Aim -
Render every line of the items below as a Markdown table with two columns, "Row" for the row number and "Line" for the line itself. Leave out blank lines.

-- BEGIN --

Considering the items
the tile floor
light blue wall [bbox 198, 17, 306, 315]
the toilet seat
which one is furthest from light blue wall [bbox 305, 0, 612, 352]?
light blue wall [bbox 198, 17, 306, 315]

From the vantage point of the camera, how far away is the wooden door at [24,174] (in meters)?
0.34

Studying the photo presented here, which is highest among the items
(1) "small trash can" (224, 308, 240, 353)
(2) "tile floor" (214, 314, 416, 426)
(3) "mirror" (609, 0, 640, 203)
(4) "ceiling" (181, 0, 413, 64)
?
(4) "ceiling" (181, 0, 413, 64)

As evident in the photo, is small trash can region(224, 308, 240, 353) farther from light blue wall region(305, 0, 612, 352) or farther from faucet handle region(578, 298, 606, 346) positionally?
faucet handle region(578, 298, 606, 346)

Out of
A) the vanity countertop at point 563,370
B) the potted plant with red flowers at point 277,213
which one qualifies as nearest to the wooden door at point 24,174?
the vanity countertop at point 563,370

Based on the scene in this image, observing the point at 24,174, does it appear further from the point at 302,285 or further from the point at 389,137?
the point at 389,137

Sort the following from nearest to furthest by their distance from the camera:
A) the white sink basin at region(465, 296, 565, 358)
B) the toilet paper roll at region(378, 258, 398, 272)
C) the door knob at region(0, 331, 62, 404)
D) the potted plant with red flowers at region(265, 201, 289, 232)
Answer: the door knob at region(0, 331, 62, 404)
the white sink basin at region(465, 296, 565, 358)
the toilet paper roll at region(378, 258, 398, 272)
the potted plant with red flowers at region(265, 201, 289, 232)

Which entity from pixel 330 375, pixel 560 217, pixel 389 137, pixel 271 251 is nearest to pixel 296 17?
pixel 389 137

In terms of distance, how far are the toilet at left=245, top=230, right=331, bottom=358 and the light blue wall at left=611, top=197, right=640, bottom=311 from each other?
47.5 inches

-- END --

Written solution -
| Row | Line |
|---|---|
| 1 | Considering the items |
| 2 | the tile floor |
| 3 | light blue wall [bbox 198, 17, 306, 315] |
| 4 | the toilet seat |
| 5 | which one is furthest from light blue wall [bbox 305, 0, 612, 352]? |
| 6 | light blue wall [bbox 198, 17, 306, 315] |
| 7 | From the vantage point of the camera, how far away is the wooden door at [24,174] (in meters)? |
| 8 | 0.34 |
| 9 | Studying the photo presented here, which is highest among the items |
| 10 | (1) "small trash can" (224, 308, 240, 353) |
| 11 | (2) "tile floor" (214, 314, 416, 426) |
| 12 | (3) "mirror" (609, 0, 640, 203) |
| 13 | (4) "ceiling" (181, 0, 413, 64) |
| 14 | ? |
| 15 | (4) "ceiling" (181, 0, 413, 64) |
| 16 | As evident in the photo, is small trash can region(224, 308, 240, 353) farther from light blue wall region(305, 0, 612, 352) or farther from faucet handle region(578, 298, 606, 346) positionally? |
| 17 | faucet handle region(578, 298, 606, 346) |
| 18 | Out of |
| 19 | A) the vanity countertop at point 563,370 |
| 20 | B) the potted plant with red flowers at point 277,213 |
| 21 | which one qualifies as nearest to the wooden door at point 24,174? |
| 22 | the vanity countertop at point 563,370 |
| 23 | Based on the scene in this image, observing the point at 24,174, does it appear further from the point at 302,285 or further from the point at 389,137? |
| 24 | the point at 389,137 |
| 25 | Sort the following from nearest to furthest by their distance from the camera: |
| 26 | A) the white sink basin at region(465, 296, 565, 358) |
| 27 | B) the toilet paper roll at region(378, 258, 398, 272) |
| 28 | C) the door knob at region(0, 331, 62, 404) |
| 29 | D) the potted plant with red flowers at region(265, 201, 289, 232) |
| 30 | Answer: the door knob at region(0, 331, 62, 404) |
| 31 | the white sink basin at region(465, 296, 565, 358) |
| 32 | the toilet paper roll at region(378, 258, 398, 272) |
| 33 | the potted plant with red flowers at region(265, 201, 289, 232) |
| 34 | Which entity from pixel 330 375, pixel 560 217, pixel 389 137, pixel 271 251 is nearest to pixel 296 17? |
| 35 | pixel 389 137 |
| 36 | In terms of distance, how far are the toilet at left=245, top=230, right=331, bottom=358 and the light blue wall at left=611, top=197, right=640, bottom=311 from each other? |
| 37 | 47.5 inches |